Parke facilitates, designs, and implements CDRS supports, but if you ask her, it’s the people she works with who help bring the programs to life. She collaborates with principal investigators, librarians, research teams, and other ISIs from across U of T—think the Black Research Network (BRN) and the Critical Digital Humanities Initiative (CDHI)—to bring research to wider scholarly communities.  

Based primarily out of the OVPR, Parke is also a key part of the CDHI executive team—an initiative that enables trans-disciplinary collaborations that emphasize questions of power, social justice, and critical theory in digital humanities research. She’s helped establish programming such as the Digital Drop-ins, where researchers can pop-in weekly for themed sessions hosted with experts across the tri-campus; and training support for The Carpentries, a certification program for training people how to teach novice learners new digital skills. (You can learn more about her experience with The Carpentries here.) 

Productive CDRS collaborations have included getting filming permissions for history professor Kevin Coleman’s Visualizing the Americas project; organizing the Podcasting as Scholarly Publishing event with the Centre for Research & Innovation Support (CRIS); and co-hosting talks with the UTM Library about the new Syd Bolton Collection. Parke was also co-lead on this year’s Media Camp 2022 organizing committee. 
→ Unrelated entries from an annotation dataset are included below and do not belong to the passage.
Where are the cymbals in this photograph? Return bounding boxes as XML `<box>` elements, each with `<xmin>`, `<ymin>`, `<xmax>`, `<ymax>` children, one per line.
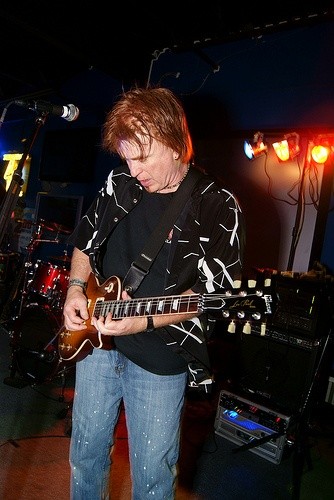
<box><xmin>40</xmin><ymin>220</ymin><xmax>73</xmax><ymax>234</ymax></box>
<box><xmin>49</xmin><ymin>255</ymin><xmax>71</xmax><ymax>262</ymax></box>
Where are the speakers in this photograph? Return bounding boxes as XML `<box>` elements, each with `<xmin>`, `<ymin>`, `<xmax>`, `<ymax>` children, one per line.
<box><xmin>228</xmin><ymin>334</ymin><xmax>318</xmax><ymax>417</ymax></box>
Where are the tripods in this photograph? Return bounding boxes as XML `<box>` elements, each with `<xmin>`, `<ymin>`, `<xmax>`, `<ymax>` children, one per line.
<box><xmin>235</xmin><ymin>324</ymin><xmax>333</xmax><ymax>500</ymax></box>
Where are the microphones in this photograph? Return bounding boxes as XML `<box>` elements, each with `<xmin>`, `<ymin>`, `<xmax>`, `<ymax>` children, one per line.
<box><xmin>14</xmin><ymin>99</ymin><xmax>79</xmax><ymax>122</ymax></box>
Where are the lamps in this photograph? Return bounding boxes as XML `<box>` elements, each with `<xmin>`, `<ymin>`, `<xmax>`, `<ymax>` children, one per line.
<box><xmin>242</xmin><ymin>132</ymin><xmax>334</xmax><ymax>165</ymax></box>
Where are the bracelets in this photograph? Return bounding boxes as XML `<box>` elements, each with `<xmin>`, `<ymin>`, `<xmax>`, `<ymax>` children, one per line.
<box><xmin>143</xmin><ymin>316</ymin><xmax>155</xmax><ymax>332</ymax></box>
<box><xmin>67</xmin><ymin>279</ymin><xmax>86</xmax><ymax>290</ymax></box>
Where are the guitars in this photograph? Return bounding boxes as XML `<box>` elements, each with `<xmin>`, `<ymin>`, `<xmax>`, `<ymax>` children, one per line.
<box><xmin>58</xmin><ymin>272</ymin><xmax>280</xmax><ymax>361</ymax></box>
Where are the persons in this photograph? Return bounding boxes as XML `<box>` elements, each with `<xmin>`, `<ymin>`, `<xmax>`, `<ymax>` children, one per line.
<box><xmin>63</xmin><ymin>88</ymin><xmax>241</xmax><ymax>500</ymax></box>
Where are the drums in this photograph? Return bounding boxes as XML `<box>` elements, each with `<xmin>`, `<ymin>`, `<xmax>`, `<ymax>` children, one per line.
<box><xmin>32</xmin><ymin>262</ymin><xmax>70</xmax><ymax>299</ymax></box>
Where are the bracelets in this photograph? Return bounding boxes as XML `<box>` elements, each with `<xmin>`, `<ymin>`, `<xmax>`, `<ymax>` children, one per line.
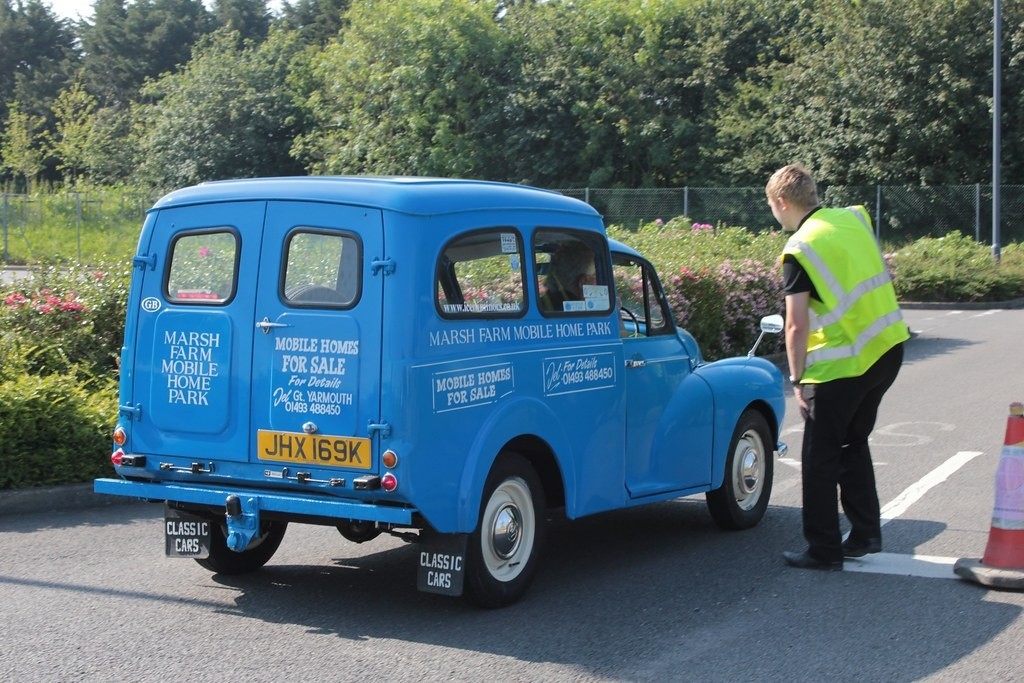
<box><xmin>788</xmin><ymin>377</ymin><xmax>802</xmax><ymax>386</ymax></box>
And along with plenty of interdivisional and inter-departmental collaborations, CDRS boasts two marquee series: the Research Spotlight series and the Research Workshop series. These work in tandem, but each has its own unique learning objectives: spotlights are short research-focused talks on a shared theme, while workshops are based around a tool or an approach and are practical in focus.  

“Last fall, we had a Research Workshop on Creative Knowledge Mobilization,” says Parke, “where the practical ins and outs of this type of work was covered by three presenters. And this spring, we had a Research Spotlight on Podcasting, where researchers explored how podcasting is part of their knowledge mobilization and dissemination practices.” 
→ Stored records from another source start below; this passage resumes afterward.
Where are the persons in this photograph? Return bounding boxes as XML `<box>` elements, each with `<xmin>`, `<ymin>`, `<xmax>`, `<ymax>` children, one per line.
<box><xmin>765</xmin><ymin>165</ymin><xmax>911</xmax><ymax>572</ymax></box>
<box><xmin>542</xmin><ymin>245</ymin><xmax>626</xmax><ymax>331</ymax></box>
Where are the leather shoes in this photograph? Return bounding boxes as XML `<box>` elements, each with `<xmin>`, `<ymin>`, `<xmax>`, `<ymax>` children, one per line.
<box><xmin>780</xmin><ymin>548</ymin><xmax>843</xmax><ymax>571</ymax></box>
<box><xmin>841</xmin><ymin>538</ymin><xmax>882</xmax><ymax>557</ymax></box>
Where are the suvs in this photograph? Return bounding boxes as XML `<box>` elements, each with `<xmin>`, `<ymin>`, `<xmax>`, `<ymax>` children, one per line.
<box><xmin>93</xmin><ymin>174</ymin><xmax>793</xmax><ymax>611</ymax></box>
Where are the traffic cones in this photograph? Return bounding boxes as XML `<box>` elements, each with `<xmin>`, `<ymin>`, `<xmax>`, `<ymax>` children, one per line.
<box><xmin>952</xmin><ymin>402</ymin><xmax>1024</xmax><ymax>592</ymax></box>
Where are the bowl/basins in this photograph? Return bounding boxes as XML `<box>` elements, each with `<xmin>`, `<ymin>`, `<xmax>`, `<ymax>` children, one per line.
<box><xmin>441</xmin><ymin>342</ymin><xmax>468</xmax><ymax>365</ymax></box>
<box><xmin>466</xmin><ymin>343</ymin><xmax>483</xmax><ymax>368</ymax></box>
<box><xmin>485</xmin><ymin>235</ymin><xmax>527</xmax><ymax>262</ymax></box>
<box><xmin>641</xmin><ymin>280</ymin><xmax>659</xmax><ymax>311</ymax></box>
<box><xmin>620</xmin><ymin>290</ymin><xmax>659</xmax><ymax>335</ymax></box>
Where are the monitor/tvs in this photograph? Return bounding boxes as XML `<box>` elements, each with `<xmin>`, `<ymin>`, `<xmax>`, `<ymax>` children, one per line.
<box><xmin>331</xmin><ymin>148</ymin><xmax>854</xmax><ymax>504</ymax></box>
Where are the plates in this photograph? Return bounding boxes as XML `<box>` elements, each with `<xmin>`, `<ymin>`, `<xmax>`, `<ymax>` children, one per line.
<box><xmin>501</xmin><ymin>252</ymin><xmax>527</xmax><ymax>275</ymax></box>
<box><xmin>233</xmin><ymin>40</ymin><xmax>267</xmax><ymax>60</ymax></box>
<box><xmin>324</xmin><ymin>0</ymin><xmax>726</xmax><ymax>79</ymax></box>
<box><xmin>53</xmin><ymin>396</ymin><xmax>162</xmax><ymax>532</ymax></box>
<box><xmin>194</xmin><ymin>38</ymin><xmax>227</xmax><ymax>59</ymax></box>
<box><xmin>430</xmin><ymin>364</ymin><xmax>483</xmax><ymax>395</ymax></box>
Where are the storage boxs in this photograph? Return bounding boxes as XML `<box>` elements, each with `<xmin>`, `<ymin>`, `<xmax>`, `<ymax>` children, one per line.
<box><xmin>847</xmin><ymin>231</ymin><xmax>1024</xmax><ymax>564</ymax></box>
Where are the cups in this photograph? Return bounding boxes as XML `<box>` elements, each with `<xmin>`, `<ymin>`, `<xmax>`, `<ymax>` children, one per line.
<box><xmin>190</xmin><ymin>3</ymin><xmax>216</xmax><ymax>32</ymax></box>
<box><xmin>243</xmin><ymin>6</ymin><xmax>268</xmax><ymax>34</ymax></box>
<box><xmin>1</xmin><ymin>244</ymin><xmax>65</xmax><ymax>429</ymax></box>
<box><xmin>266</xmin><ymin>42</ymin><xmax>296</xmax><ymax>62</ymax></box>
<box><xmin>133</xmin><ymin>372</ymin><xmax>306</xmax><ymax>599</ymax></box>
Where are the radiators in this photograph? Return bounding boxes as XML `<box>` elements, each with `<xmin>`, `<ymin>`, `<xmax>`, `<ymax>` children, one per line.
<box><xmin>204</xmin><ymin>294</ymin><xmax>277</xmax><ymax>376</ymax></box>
“The two series come at research from both the practical—where’s the equipment and how do I get access? And the more conceptual—what are research questions that can be answered by using these tools?”  

Have an idea how you might use CDRS in your research? “We’re always looking for unique ways to use the space,” welcomes Parke. “We’re here to support UTM researchers—whether that’s hosting events or consulting, scoping projects, or creating communities of practice.”